Mariah Carey is a lot of things -- talented, beautiful, successful, rich, adored -- but when has she ever been elusive? Never. Even after she released the lukewarm post-breakdown LP ‘Charmbracelet,' her subsequent absence until the release of ‘The Emancipation of Mimi’ was still spent dabbling in chart-topping features with rappers like Busta Rhymes and Jadakiss. She married and divorced Tommy Mottolla, dated Derek Jeter and Latin pop star Luis Miguel, and out of the blue married Nick Cannon. Her personal life and artistic side have been too publicly consumed for the word elusive to come close to describing her. But, the fact that she refers to herself as such is what Mariah Carey is all about: irony and a touch of comedy. Let’s not forget ‘Touch My Body.’

Her 14th album, ‘Me. I Am Mariah...The Elusive Chanteuse,’ was delayed for close to two years and even went through a title change -- ‘The Art of Letting Go.' The post-pregnancy single ‘Triumphant,’ featuring Rick Ross and Meek Mill, fell absolutely flat on the charts in 2012, missing the Billboard 100 completely. For a Mariah lead single, that miss was unheard of up until that point.

Thankfully, '#Beautiful,' the duet with Grammy winner Miguel came to us last summer. The track was a familiar, yet very new, way for Mariah to become fully embraced into today’s radio landscape. Mariah vocal duets (sans remixes) are few, a club of which only Whitney HoustonUsher, Trey Lorenz, Luther Vandross, Brian McKnight, and Joe are a part of. '#Beautiful' was a contagious track that sat very well with Mariah’s propensity for catchy and breezy melodies reminiscent to her comeback, ‘We Belong Together.’ The song peaked at No. 15 on the Billboard charts. Even then, the album’s November 2013 release was pushed into 2014.

→ WRITTEN TASK 1
According to the Mariah Carey review, what was the earlier title of her 14th album?
→ WRITTEN TASK 2
Write the next paragraph of the Mariah Carey review, picking up after its final sentence.

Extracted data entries

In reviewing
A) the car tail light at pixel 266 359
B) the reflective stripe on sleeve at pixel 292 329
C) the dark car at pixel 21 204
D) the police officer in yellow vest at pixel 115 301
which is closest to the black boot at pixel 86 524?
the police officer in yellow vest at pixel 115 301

→ FINAL ANSWER 1
The album was earlier titled 'The Art of Letting Go.'

→ FINAL ANSWER 2
Watch Mariah Carey's '#Beautiful' Video Feat. Miguel

The official second single, ‘You’re Mine (Eternal),’ a slow ballad barely cracked the Billboard 100 at No. 88. At that point, it seemed nothing was going to stop the release of the 14th album. During an interview with Billboard in March, Mariah hinted at dropping the album as a surprise release, the same way Beyonce had done with her fourth self-titled album in December 2013. Her record label quickly scraped any notion of that by stating the project would receive a traditional pre-release marketing plan. The whole thing just didn’t look promising.

In that same Billboard interview, Mariah seemed extremely pressed to give off the idea that she was creating an overly cohesive body of work, which was odd because it’s safe to say she's always done just that. With a listen to ‘Me. I Am Mariah...The Elusive Chanteuse’ one might deduce that what the songstress really meant was that there isn’t a radio hit on the album, and that's not a bad thing.

‘Me. I Am Mariah...The Elusive Chanteuse’ is a more artistically-developed version of ‘The Emancipation of Mimi.’ The material is more emotionally driven than it is focused on opulent spending and stuntin’. For example, ‘Supernatural’ features her twin children laughing and singing throughout the record. Thanks to Carey’s lack of elusiveness, lyrics like, “Our love is supernatural / Actually I’m for sure it’s forever,” carry less of a naïve romantic tone and are filled with certainty and maturity.

The album even opens with the gospel-heavy track ‘Cry.’ It’s the kind of song that’s usually reserved for the album closer, but there’s a tone to be set with Carey singing, “I didn’t leave much between us that day and maybe I shouldn’t have told you I loved you.” Get ready for an emotional ride. The piano-based tracks are reminiscent of Mariah’s early ballads and are revisited again near the end of the album with ‘Camouflage,’ a track replete with all that fans love about he chanteuse as she sings, “Didn’t I give you all of me?” She also pulls from her repertory arsenal by including a remake of an '80s classic with ‘One More Try,’ a remake of George Michael’s 1988 single.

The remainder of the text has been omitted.